### Exercise description
Rewrite the passage on education spending from "Education spending, at" to "their education levels.", replacing "relentless assault" with "constant pressure".

### Excerpt to read

Education spending, at 6.6% of GDP, is lauded for comparing favourably to countries at similar levels of development. Yet this fails to take account not only of the legacy of apartheid but the incapacity of the capitalist system to provide for the basic needs of the working-class majority. Even in the advanced capitalist countries, all the gains of the past are under relentless assault with student debt in eg, the most powerful of them, the US at one tenth of the total $17 trillion consumer debt. However, just as the idea that the neo-colonial world can ever catch-up with the advanced capitalist countries economically on the basis of capitalism is utopian, so is the idea that they can reach their education levels.

### Data extract

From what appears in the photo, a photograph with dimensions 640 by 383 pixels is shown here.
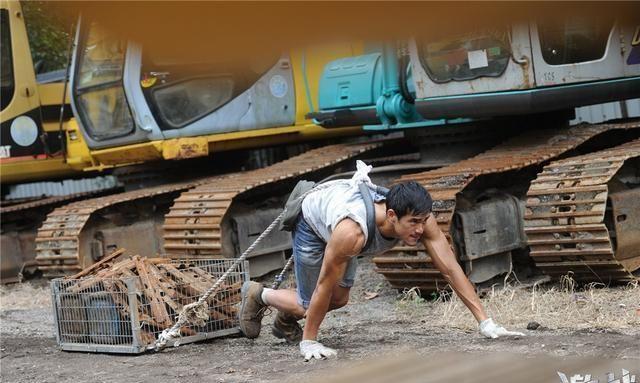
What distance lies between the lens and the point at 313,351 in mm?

==

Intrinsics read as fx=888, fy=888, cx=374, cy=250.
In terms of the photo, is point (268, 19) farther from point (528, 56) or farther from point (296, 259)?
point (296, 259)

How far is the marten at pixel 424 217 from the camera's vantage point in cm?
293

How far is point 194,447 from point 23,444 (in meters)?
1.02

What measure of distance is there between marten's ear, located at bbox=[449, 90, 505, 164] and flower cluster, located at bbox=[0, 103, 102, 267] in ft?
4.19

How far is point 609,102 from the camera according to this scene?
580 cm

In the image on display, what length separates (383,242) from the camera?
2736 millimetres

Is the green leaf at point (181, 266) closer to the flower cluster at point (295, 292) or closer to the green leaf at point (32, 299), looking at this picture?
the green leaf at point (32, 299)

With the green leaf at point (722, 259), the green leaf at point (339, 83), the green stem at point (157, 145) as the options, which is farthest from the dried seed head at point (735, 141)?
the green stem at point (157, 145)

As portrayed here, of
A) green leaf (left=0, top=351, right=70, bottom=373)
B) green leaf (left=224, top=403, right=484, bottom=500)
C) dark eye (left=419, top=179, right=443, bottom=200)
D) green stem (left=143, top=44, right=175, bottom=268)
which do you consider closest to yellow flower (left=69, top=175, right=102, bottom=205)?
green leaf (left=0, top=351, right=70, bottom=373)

### The completed task
Education spending, at 6.6% of GDP, is lauded for comparing favourably to countries at similar levels of development. Yet this fails to take account not only of the legacy of apartheid but the incapacity of the capitalist system to provide for the basic needs of the working-class majority. Even in the advanced capitalist countries, all the gains of the past are under constant pressure with student debt in eg, the most powerful of them, the US at one tenth of the total $17 trillion consumer debt. However, just as the idea that the neo-colonial world can ever catch-up with the advanced capitalist countries economically on the basis of capitalism is utopian, so is the idea that they can reach their education levels.